King Caroline, Lavergne M Ruth, McGrail Kimberlyn, Strumpf Erin C
Department of Epidemiology, Biostatistics and Occupational Health, McGill University, Montreal, QC, Canada.
Department of Family Medicine, Dalhousie University, Halifax, NS, Canada.
PLoS One. 2024 Dec 2;19(12):e0314381. doi: 10.1371/journal.pone.0314381. eCollection 2024.

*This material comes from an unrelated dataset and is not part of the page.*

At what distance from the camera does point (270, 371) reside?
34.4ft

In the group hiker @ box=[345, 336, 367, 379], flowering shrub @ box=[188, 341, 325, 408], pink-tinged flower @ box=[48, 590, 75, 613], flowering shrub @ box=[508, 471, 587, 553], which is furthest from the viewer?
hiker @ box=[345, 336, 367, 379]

Having a regular medical doctor is associated with better process of care and health outcomes. The goal of this study was to harness the richness in health administrative data to create a measure which accurately predicted whether patients self-identified as having a regular medical doctor. The Canadian Community Health Survey (2007-2012) was linked with health administrative data (HAD) (2002-2012) from Quebec, Canada's second largest province. The Canadian Community Health Survey includes respondents' answer to whether they have a regular medical doctor, but health administrative data does not. We therefore used LASSO and Random Forests to build prediction models that predict whether a patient reports having a regular medical doctor using their data only available in the HAD. Our results show that predicting patient responses to 'do you have a regular medical doctor?' using an average of single-year Usual Provider Continuity over 3 years results in an area under the receiver operator characteristic curve of 0.782 (0.778-0.787). This was almost a 14% improvement in predictive accuracy compared to the frequently used single-year Usual Provider Continuity (0.688 (0.683-0.694)). We have called this new measure the Reporting a Regular Medical Doctor (RRMD) index. The RRMD index is easy to implement in HAD, is an elegant solution to the difficulties associated with low-users having unstable UPC scores, and brings a patient-oriented perspective to previous efforts to capture patient-physician affiliations in HAD. We recommend that researchers seeking to measure whether patients have a regular medical doctor using HAD consider using the RRMD index.
拥有一名固定的医生与更好的医疗过程和健康结果相关。本研究的目的是利用健康管理数据的丰富性来创建一种能够准确预测患者是否自我认定有固定医生的指标。加拿大社区健康调查(2007 - 2012年)与来自加拿大第二大省魁北克的健康管理数据(2002 - 2012年)相链接。加拿大社区健康调查包含受访者关于是否有固定医生的回答,但健康管理数据中没有这一信息。因此,我们使用套索回归(LASSO)和随机森林算法构建预测模型,利用健康管理数据中仅有的数据来预测患者是否报告有固定医生。我们的结果表明,使用3年的单年常规医疗服务连续性平均值来预测患者对“你有固定医生吗?”这一问题的回答,在受试者工作特征曲线下的面积为0.782(0.778 - 0.787)。与常用的单年常规医疗服务连续性(0.688(0.683 - 0.694))相比,预测准确性提高了近14%。我们将这一新指标称为报告有固定医生(RRMD)指数。RRMD指数易于在健康管理数据中实施,是解决低使用者常规医疗服务连续性得分不稳定相关难题的巧妙方法,并且为以往在健康管理数据中捕捉患者 - 医生关系的努力带来了以患者为导向的视角。我们建议,寻求利用健康管理数据来衡量患者是否有固定医生的研究人员考虑使用RRMD指数。